ReplaceNtoMCrossLayerModifier

December 12, 2024 · View on GitHub

Description

n-gram to m-gram cross layer replacement modifier.

This modifier replaces token sequences in the tokenized target text (here "norm_tok" or "orig_tok") if this token sequence corresponds to a given sequence on the source layer. The changes are propagated to the raw version ("norm" or "orig"), new alignments are computed, etc.
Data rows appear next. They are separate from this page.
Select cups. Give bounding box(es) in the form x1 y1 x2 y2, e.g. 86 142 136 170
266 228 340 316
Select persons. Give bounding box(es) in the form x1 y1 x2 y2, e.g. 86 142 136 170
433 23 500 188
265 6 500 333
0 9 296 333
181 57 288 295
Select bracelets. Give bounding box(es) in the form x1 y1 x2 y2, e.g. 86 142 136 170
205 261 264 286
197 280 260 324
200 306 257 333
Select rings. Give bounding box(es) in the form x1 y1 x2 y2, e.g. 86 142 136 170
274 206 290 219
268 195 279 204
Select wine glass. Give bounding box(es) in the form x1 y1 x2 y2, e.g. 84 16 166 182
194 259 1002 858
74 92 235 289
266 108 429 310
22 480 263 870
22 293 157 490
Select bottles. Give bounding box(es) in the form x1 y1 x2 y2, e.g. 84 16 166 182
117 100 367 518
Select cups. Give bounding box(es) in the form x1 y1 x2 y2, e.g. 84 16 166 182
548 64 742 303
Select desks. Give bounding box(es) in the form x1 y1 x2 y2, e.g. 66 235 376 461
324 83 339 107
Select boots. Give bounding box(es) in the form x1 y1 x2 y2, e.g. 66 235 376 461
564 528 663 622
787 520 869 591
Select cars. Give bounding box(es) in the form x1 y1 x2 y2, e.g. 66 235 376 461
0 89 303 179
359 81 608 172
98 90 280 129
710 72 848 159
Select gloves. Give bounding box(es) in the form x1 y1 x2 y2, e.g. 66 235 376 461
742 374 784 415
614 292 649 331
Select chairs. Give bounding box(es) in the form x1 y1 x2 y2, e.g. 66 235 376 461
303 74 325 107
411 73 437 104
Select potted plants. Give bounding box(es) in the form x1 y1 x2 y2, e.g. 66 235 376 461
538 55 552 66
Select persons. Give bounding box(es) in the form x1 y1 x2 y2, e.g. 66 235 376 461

Example: All occurrences of the n-gram (X,Y) on the "orig" layer will get normalized as (X',Y',Z). That is, we exchange the m-gram on the "norm" layer that corresponds to (X,Y) with (X',Y',Z).

Required

A tsv or csv file with n:m mappings of source sequences (column 1) to target sequences (column2). The elements of a sequence are separated by the space character.

$ cat mappings.tsv
Sag ' was	Sag was
irgend ' was	irgendetwas
' mal	mal
Neu-York	New York
Nieder-Jagd	Niederjagd

Usage

nohup nice python3 src/transnormer_data/cli/modify_dataset.py \
    -m replacentomcrosslayermodifier \
    --modifier-kwargs "mapping_files=<file-path>+ delimiter=<delimiter> source_layer={orig,norm} target_layer={norm,orig} [transliterate_source={true,t,yes,1}]" \
    --data <dir-path-in> \
    -o <dir-path-out> &

Note:

If the delimiter is the TAB character, delimiter={TAB} must be passed.
To transliterate the source tokens before dictionary lookup, transliterate_source must be passed with any of {true,t,yes,1}